Augustinus, Aurelius - Manuale - XII. Von der geistlichen Freude.

Du süße Liebe und Du liebe Süße, lass meinen Leib Dich genießen und meine Seele mit dem Wein Deiner Liebe getränkt werden; dann soll mein Herz eine feine Rede von sich geben. O Du Liebe, Du mein GOtt, Du süßer Honig, Du schneeweiße Milch, Du bist eine Speise der Starken! Lass mich in Dir erstarken, dass ich Dein mit gesundem Munde genießen könne. Du bist mein Leben, durch welches ich lebe, meine Hoffnung, der ich anhange, meine Ehre, die ich zu erlangen trachte, Halte Du mir mein Herz, regiere Du mein Gemüt, lenke Du den Sinn, richte Du meine Liebe an, erhebe meinen Geist und ziehe den Mund meines nach Dir dürstenden Geistes zu den droben fließenden Wassern. Stille doch die Unruhe des Fleisches. Lass verstummen die Phantasien über Erde, Wasser, Lust und Himmelslauf; lass vergehen die Träume und eingebildeten Offenbarungen, alle Zungen, alle Zeichen und was nur vergänglicher Art ist. Lass die Seele selbst in sich stille sein und an ihr selbst vorbeigehen, also dass sie nicht ihrer, sondern Deiner, o mein GOtt gedenkt; denn Du bist fürwahr meine völlige Hoffnung und Zuversicht.
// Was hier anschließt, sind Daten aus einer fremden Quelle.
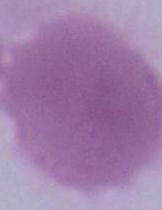

Summary:
  - Identification: red blood cell
  - Modality: micrograph
  - Magnification: 1000xName the parasite shown.
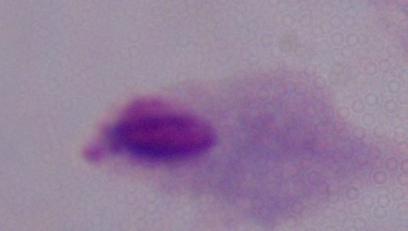

This is a trichomonad.

magnification = 1000x
modality = micrograph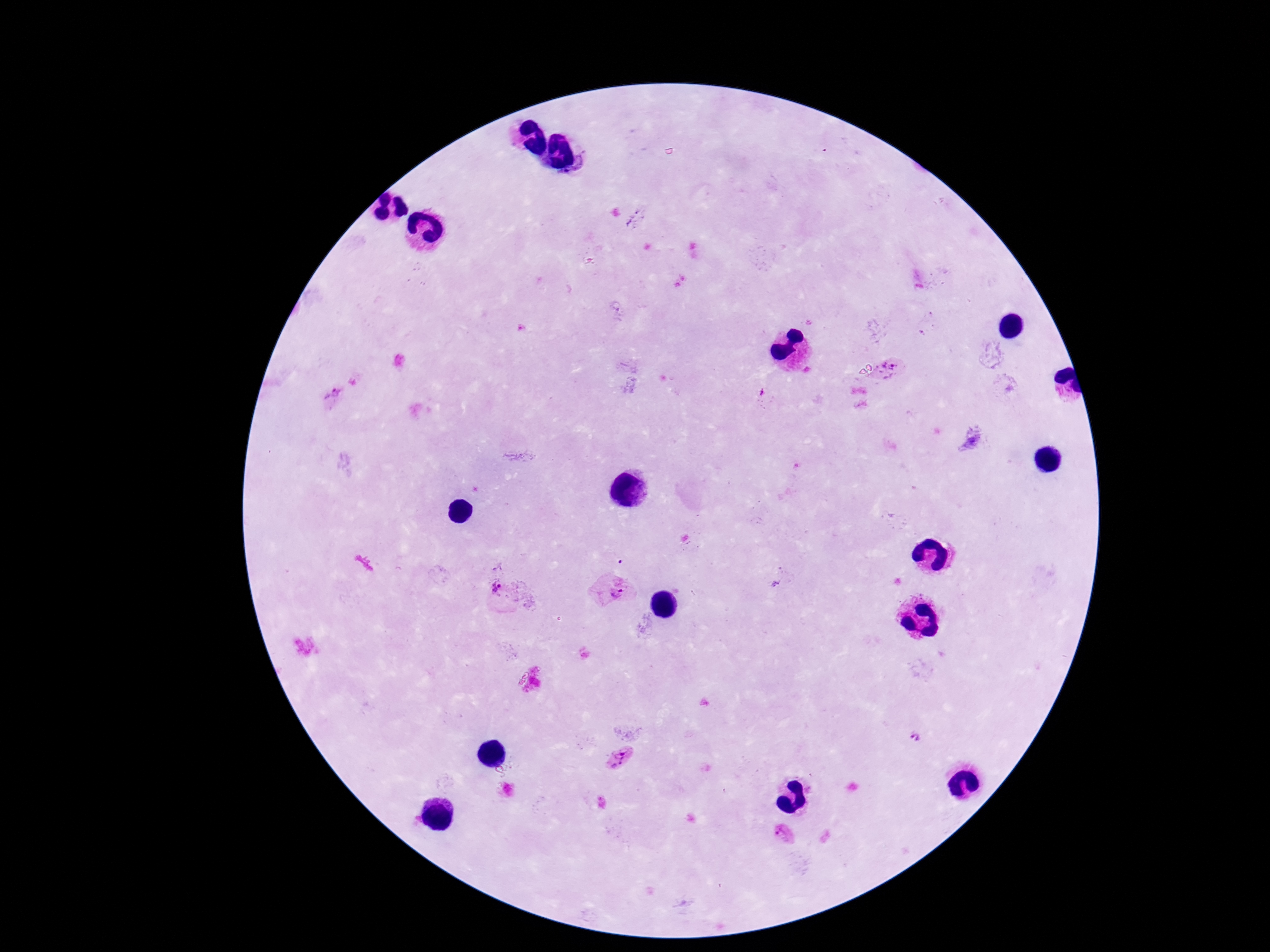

Denn in Dir, meinem GOtte und unserm süßesten, gütigsten und gnädigsten HErrn JEsu Christo hat ein Jeder unter uns sein Teil, sowohl Fleisch als Blut. Wo daher mein Teil herrscht, da hoffe ich auch zu herrschen; wo mein Blut regiert, da glaube ich auch zu regieren; wo mein Fleisch herrlich verklärt ist, da muss ich auch verherrlicht werden. Bin ich gleich ein Sünder, so setze ich doch durchaus keinen Zweifel in diese Gnadengemeinschaft. Weisen mich auch meine Sünden ab, meines JEsu Wesen erfordert sie; und schließen mich auch meine Missetaten aus, so verwirft mich doch die Gemeinschaft der beiden Naturen nicht. Amen.